**Problem statement:** Would you copy every line of the listing below that includes the word "mouse"?

**The records:**
- - -

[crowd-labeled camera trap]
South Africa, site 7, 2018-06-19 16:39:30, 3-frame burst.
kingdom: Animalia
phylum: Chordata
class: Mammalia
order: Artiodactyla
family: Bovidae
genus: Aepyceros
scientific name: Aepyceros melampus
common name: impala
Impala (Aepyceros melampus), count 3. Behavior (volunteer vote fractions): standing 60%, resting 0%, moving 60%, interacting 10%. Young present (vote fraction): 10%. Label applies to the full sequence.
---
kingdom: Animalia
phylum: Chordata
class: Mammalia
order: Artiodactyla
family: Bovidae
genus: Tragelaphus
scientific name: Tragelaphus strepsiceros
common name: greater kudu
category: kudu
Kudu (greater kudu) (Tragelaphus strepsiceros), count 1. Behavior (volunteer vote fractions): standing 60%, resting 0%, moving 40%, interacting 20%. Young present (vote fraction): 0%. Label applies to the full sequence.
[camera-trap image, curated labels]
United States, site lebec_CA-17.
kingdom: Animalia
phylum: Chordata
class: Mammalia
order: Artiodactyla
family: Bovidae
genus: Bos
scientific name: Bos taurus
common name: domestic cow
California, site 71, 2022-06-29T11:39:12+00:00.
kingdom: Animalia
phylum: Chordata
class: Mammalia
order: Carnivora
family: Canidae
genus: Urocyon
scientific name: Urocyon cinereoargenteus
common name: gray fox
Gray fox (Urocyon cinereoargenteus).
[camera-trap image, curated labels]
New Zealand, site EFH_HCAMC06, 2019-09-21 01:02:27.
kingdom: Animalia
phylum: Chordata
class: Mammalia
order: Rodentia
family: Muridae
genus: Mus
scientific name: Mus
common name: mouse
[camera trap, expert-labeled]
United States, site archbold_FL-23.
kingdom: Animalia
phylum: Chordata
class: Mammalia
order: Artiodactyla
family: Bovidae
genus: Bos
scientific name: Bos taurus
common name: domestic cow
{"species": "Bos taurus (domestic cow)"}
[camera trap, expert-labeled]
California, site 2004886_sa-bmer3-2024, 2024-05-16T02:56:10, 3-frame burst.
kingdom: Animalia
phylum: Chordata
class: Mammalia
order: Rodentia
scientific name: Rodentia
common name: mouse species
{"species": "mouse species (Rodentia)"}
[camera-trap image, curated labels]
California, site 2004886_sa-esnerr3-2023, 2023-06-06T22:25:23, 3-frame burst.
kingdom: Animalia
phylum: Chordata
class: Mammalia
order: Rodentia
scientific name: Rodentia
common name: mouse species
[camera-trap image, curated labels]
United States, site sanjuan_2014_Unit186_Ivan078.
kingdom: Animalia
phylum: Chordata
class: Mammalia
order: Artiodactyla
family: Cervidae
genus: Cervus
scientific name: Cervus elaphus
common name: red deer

- - -

**Exercise answer:**
common name: mouse
common name: mouse species
{"species": "mouse species (Rodentia)"}
common name: mouse species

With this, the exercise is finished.